Jisheng Zhang June 25, 2024, 4:04 a.m. UTC
I believe the output constraints "=m" is not necessary, because
the instruction itself is "write", we don't need the compiler
to "write" for us. So tell compiler we read from memory instead
of writing.

Signed-off-by: Jisheng Zhang <jszhang@kernel.org>
---
 arch/riscv/include/asm/uaccess.h | 18 +++++++++---------
 1 file changed, 9 insertions(+), 9 deletions(-)

Comments

Arnd Bergmann June 25, 2024, 5:54 a.m. UTC | #1
On Tue, Jun 25, 2024, at 06:04, Jisheng Zhang wrote:
> I believe the output constraints "=m" is not necessary, because
> the instruction itself is "write", we don't need the compiler
> to "write" for us. So tell compiler we read from memory instead
> of writing.
>
> Signed-off-by: Jisheng Zhang <jszhang@kernel.org>

I think this is a bit too confusing: clearly there is no
read access from the __user pointer, so what you add in here
is not correct. There also needs to be a code comment about
why you do it this way, as it's not clear that this is
a workaround for old compilers without
CONFIG_CC_HAS_ASM_GOTO_OUTPUT.

> index 09d4ca37522c..84b084e388a7 100644
> --- a/arch/riscv/include/asm/uaccess.h
> +++ b/arch/riscv/include/asm/uaccess.h
> @@ -186,11 +186,11 @@ do {								\
>  	__typeof__(*(ptr)) __x = x;				\
>  	__asm__ __volatile__ (					\
>  		"1:\n"						\
> -		"	" insn " %z2, %1\n"			\
> +		"	" insn " %z1, %2\n"			\
>  		"2:\n"						\
>  		_ASM_EXTABLE_UACCESS_ERR(1b, 2b, %0)		\
> -		: "+r" (err), "=m" (*(ptr))			\
> -		: "rJ" (__x));					\
> +		: "+r" (err)			\
> +		: "rJ" (__x), "m"(*(ptr)));					\
>  } while (0)
> 

I suspect this could just be a "r" constraint instead of
"m", treating the __user pointer as a plain integer.

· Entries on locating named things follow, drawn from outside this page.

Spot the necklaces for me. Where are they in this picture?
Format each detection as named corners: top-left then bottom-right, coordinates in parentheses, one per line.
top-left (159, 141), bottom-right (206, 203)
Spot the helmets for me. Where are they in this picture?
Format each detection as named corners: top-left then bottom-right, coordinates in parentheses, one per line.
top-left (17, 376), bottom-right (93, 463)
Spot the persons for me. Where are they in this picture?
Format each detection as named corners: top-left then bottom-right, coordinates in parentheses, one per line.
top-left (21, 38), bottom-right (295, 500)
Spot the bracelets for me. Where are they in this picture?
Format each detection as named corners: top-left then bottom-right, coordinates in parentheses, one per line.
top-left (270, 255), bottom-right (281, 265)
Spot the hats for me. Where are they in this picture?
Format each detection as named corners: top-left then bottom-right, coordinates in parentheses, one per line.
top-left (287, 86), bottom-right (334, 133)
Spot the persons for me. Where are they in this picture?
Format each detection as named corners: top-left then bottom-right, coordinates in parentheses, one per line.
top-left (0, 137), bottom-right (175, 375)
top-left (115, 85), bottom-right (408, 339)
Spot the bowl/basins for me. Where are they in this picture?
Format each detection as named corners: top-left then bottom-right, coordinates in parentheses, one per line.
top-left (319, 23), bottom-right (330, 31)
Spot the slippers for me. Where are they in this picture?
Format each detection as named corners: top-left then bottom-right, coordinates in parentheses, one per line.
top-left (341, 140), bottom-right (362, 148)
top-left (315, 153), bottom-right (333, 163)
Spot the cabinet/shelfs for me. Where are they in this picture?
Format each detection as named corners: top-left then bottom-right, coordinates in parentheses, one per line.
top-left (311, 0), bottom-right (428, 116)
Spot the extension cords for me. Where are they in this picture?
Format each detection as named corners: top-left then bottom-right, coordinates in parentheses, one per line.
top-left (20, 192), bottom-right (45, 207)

For kernel pointers, using "m" and "=m" constraints
correctly is necessary since gcc will often access the
same data from C code as well. For __user pointers, we
can probably get away without it since no C code is
ever allowed to just dereference them. If you do that,
you may want to have the same thing in the __get_user
side.

      Arnd
Jisheng Zhang June 26, 2024, 12:32 p.m. UTC | #2
On Tue, Jun 25, 2024 at 07:54:30AM +0200, Arnd Bergmann wrote:
> On Tue, Jun 25, 2024, at 06:04, Jisheng Zhang wrote:
> > I believe the output constraints "=m" is not necessary, because
> > the instruction itself is "write", we don't need the compiler
> > to "write" for us. So tell compiler we read from memory instead
> > of writing.
> >
> > Signed-off-by: Jisheng Zhang <jszhang@kernel.org>
> 
> I think this is a bit too confusing: clearly there is no
> read access from the __user pointer, so what you add in here
> is not correct. There also needs to be a code comment about

Here is my understanding: the __put_user is implemented with
sd(or its less wider variant, sw etc.), w/o considering the
ex_table, the previous code can be simplified as below:

__asm__ __volatile__ (
	"sw	%z2, %1\n"
	: "+r" (err), "=m" (*(ptr))
	: "rJ" (__x));

Here ptr is really an input, just tells gcc where to store,
And the "store" action is from the "sw" instruction, I don't
need the gcc generates "store" instruction for me. so IMHO,
there's no need to use output constraints here. so I changed
it to

__asm__ __volatile__ (
	"sw	%z1, %2\n"
	: "+r" (err)
	: "rJ" (__x), "m"(*(ptr)));

The key here: is this correct?


Here is the put_user piece code and comments from x86

/*
 * Tell gcc we read from memory instead of writing: this is because
 * we do not write to any memory gcc knows about, so there are no
 * aliasing issues.
 */
#define __put_user_goto(x, addr, itype, ltype, label)                   \
        asm goto("\n"                                                   \
                "1:     mov"itype" %0,%1\n"                             \
                _ASM_EXTABLE_UA(1b, %l2)                                \
                : : ltype(x), "m" (__m(addr))                           \
                : : label)


As can be seen, x86 also doesn't put the (addr) in output constraints,
I think x86 version did similar modification in history, but when I tried
to searh the git history, the comment is there from the git first day.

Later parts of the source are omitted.